Григорьев положил основание таким понятиям, как типовое в отношении к народности. Ему современная литература, — знаменитый «реальный роман» — был важен не потому и не настолько, насколько он выражал трепетания своего времени, которые могли быть цельными и могли быть пустыми, — а насколько они выражали стихию русской души, умели через конкретный образ передать вечное начало этой души. Ему же принадлежит понятие «почвы» и «почвенности»: того безотчетного и неодолимого, что тянет каждого человека к земле его, тянет героя и тянет поэта, и в связи с этой «почвою» он силен и красив, а вне связи с нею — ломается и проходит для жизни бесплодно. Идея эта была принята и Достоевским, в журналах которого писал Григорьев. Знаменитый монолог в «Бесах» о «народе-богоносце» — не понятен без Григорьева; это собственно художественный перефраз григорьевской идеи, григорьевского учения.
Досказать ли слова, может быть единственно внятные в эту минуту великой войны: что мы пошли на Германию и Австрию, добывая отчину свою, отчину Владимира Святого и Ярослава Мудрого, — исполняя, хотя и неведомо для себя, исторические и культурные грезы этого благородного писателя.

-=-=-=-=-

## Задачи для решения:
**1)** Определите, согласуются ли с фрагментом о Григорьеве утверждения (а), (б) и (в). На каждое ответьте «да» или «нет» и приведите решающие слова фрагмента в точной цитате. (а) Понятие «почвы» принадлежит Григорьеву. (б) Григорьев писал в журналах Достоевского. (в) Для Григорьева «реальный роман» был важен прежде всего тем, что выражал трепетания своего времени.
**2)** Переведите на английский язык предложение из фрагмента о Григорьеве: «Идея эта была принята и Достоевским, в журналах которого писал Григорьев».
**3)** Приведите часть фрагмента о Григорьеве от слов «Григорьев положил основание» до слов «идеи, григорьевского учения.», подставив «художника» вместо «поэта».
Отвечайте, опираясь только на фрагмент о Григорьеве.

## Список данных:

-=-=-=-=-

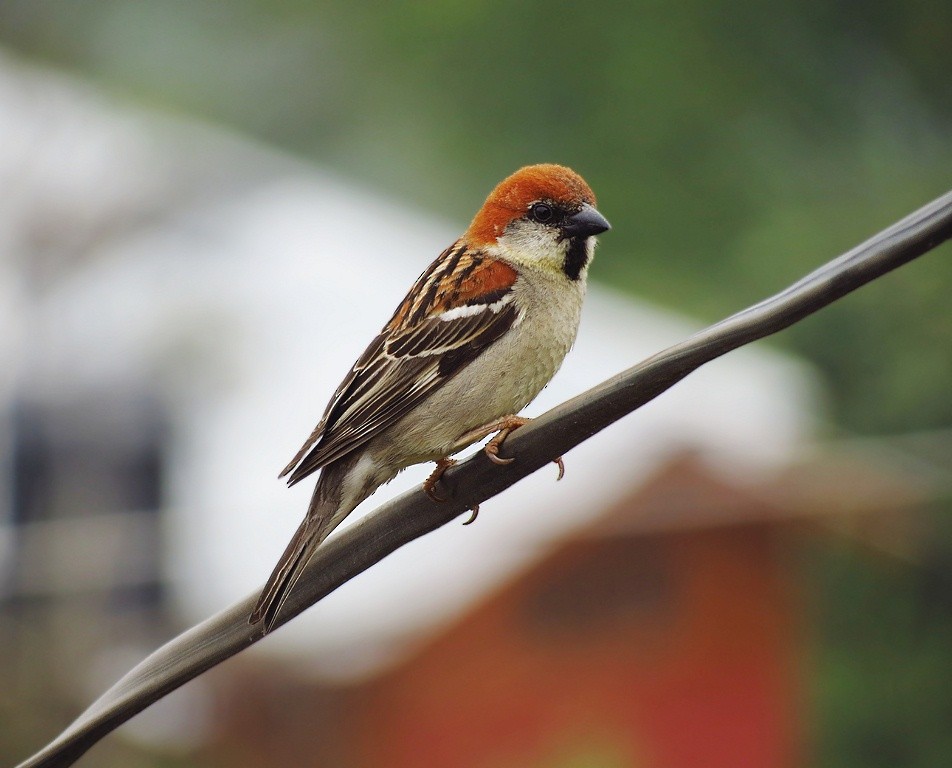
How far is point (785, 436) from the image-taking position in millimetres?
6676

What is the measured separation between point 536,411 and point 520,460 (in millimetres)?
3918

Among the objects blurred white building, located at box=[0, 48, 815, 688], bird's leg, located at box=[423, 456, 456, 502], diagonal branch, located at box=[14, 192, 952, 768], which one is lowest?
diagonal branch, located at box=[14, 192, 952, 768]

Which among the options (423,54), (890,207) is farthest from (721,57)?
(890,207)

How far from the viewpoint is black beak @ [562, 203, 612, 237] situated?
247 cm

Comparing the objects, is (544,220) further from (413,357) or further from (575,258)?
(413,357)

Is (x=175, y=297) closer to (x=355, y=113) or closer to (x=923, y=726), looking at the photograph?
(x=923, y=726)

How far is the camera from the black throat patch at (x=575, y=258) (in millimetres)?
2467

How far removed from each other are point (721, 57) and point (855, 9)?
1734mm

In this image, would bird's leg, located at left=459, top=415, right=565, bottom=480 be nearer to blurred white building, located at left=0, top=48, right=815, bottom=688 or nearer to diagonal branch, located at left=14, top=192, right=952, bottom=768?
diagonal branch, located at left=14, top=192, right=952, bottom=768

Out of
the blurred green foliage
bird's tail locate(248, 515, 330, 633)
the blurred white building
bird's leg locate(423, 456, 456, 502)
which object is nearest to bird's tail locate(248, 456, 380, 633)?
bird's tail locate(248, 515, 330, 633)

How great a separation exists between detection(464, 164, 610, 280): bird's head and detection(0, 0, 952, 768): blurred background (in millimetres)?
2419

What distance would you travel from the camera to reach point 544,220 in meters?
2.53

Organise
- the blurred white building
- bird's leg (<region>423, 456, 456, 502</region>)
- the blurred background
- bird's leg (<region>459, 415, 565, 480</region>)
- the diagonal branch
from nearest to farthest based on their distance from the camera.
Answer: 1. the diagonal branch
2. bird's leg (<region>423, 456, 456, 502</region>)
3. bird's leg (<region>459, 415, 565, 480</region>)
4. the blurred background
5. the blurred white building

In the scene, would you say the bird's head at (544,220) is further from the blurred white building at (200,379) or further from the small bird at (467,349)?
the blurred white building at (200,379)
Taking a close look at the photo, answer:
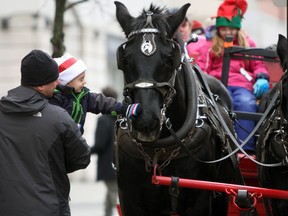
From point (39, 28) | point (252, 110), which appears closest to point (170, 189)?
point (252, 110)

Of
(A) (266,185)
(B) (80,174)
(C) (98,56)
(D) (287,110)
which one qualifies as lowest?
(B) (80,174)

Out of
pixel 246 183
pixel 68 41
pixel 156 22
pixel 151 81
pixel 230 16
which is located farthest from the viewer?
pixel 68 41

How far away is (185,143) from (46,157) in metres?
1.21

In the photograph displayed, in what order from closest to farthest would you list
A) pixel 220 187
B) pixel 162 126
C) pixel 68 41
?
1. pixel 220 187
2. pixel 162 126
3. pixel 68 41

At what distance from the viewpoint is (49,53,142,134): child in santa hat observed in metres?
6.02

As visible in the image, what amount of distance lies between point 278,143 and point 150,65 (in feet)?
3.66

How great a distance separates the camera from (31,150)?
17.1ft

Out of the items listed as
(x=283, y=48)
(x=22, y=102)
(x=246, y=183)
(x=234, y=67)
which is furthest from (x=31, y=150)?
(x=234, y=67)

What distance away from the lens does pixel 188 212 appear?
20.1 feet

-=-=-=-=-

## Ответы по порядку:
**1)**
(а) Да: «Ему же принадлежит понятие «почвы» и «почвенности»».
(б) Да: «Идея эта была принята и Достоевским, в журналах которого писал Григорьев».
(в) Нет: «был важен не потому и не настолько, насколько он выражал трепетания своего времени».

**2)** This idea was also adopted by Dostoevsky, in whose journals Grigoriev wrote.

**3)**
Григорьев положил основание таким понятиям, как типовое в отношении к народности. Ему современная литература, — знаменитый «реальный роман» — был важен не потому и не настолько, насколько он выражал трепетания своего времени, которые могли быть цельными и могли быть пустыми, — а насколько они выражали стихию русской души, умели через конкретный образ передать вечное начало этой души. Ему же принадлежит понятие «почвы» и «почвенности»: того безотчетного и неодолимого, что тянет каждого человека к земле его, тянет героя и тянет художника, и в связи с этой «почвою» он силен и красив, а вне связи с нею — ломается и проходит для жизни бесплодно. Идея эта была принята и Достоевским, в журналах которого писал Григорьев. Знаменитый монолог в «Бесах» о «народе-богоносце» — не понятен без Григорьева; это собственно художественный перефраз григорьевской идеи, григорьевского учения.